Ese “perder el tiempo”, al cual el protagonista alude reiteradamente a lo largo del film, es uno de los aspectos que le da vuelo a una película que podría haberse convertido en un panfleto político contra la injusticia social en la Inglaterra de David Cameron. El tedio al que se somete a Daniel tiene una fuerte cuota de comedia absurda que genera tanta risa como impaciencia.

Pero se trata de un tedio que sólo atraviesan los personajes, porque en la película pasa de todo: Yo, Daniel Blake se ocupa del espectador y le ofrece un rico abanico de grandes escenas. Párrafo aparte merece Katie (Hayley Squires), madre soltera de dos hijos con la cual Daniel traba amistad. Es Katie quien encarna la mayor cantidad de las situaciones “de trazo grueso”. Una en concreto ocurre en una banco de comida para pobres: en mitad del recorrido por las góndolas, Katie abre una lata de conservas y se come su contenido con desesperación, después de días de pasar hambre para alimentar a sus hijos. La puesta en escena de este momento ultrajante, patético, de una profunda amargura, tiene un impacto demoledor. De pronto la película ingresa en el terreno del neorrealismo italiano, de Los 400 golpes, de ese cine de denuncia furibunda contra la anulación del hombre. No en vano dice Ken Loach que Ladrón de bicicletas es una de las películas que lo motivó a hacer cine.

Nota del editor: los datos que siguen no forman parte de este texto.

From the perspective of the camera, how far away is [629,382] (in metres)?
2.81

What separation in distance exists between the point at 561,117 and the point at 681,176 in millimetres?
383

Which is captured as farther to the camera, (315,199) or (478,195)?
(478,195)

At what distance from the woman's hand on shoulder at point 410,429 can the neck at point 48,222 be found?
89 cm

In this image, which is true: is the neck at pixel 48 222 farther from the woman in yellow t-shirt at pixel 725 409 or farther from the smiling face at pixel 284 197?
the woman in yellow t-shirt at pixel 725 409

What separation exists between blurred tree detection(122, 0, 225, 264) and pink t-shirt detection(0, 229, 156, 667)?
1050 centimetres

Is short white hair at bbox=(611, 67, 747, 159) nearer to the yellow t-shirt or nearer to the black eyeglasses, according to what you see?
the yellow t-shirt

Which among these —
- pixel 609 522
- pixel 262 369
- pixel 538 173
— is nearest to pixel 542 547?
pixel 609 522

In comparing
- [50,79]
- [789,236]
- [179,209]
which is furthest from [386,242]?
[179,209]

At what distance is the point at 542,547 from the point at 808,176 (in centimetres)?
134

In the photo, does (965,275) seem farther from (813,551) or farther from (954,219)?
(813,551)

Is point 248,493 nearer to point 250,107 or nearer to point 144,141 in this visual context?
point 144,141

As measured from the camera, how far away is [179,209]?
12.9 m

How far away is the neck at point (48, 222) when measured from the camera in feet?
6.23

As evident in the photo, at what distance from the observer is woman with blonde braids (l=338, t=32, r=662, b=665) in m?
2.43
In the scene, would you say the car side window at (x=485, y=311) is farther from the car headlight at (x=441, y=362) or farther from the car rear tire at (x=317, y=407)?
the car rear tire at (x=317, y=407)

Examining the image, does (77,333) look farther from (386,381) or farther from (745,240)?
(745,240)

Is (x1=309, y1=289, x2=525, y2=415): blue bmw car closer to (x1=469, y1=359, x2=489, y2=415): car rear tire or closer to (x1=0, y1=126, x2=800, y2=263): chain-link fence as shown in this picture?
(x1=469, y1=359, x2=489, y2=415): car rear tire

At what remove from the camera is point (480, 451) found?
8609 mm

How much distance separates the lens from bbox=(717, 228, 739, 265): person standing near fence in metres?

Yo, Daniel Blake es una película de denuncia como solo el cine social europeo puede ofrecer: conmueve sin reparos, está determinada a que el espectador sienta. Ingresa repetidas veces en el terreno panfletario tan temido, sobre todo en su tramo final. Pero su desapego de toda pretenciosidad le permite continuarse en la mente (y la acción) del espectador, en una fábula de alarmante actualidad y relevancia.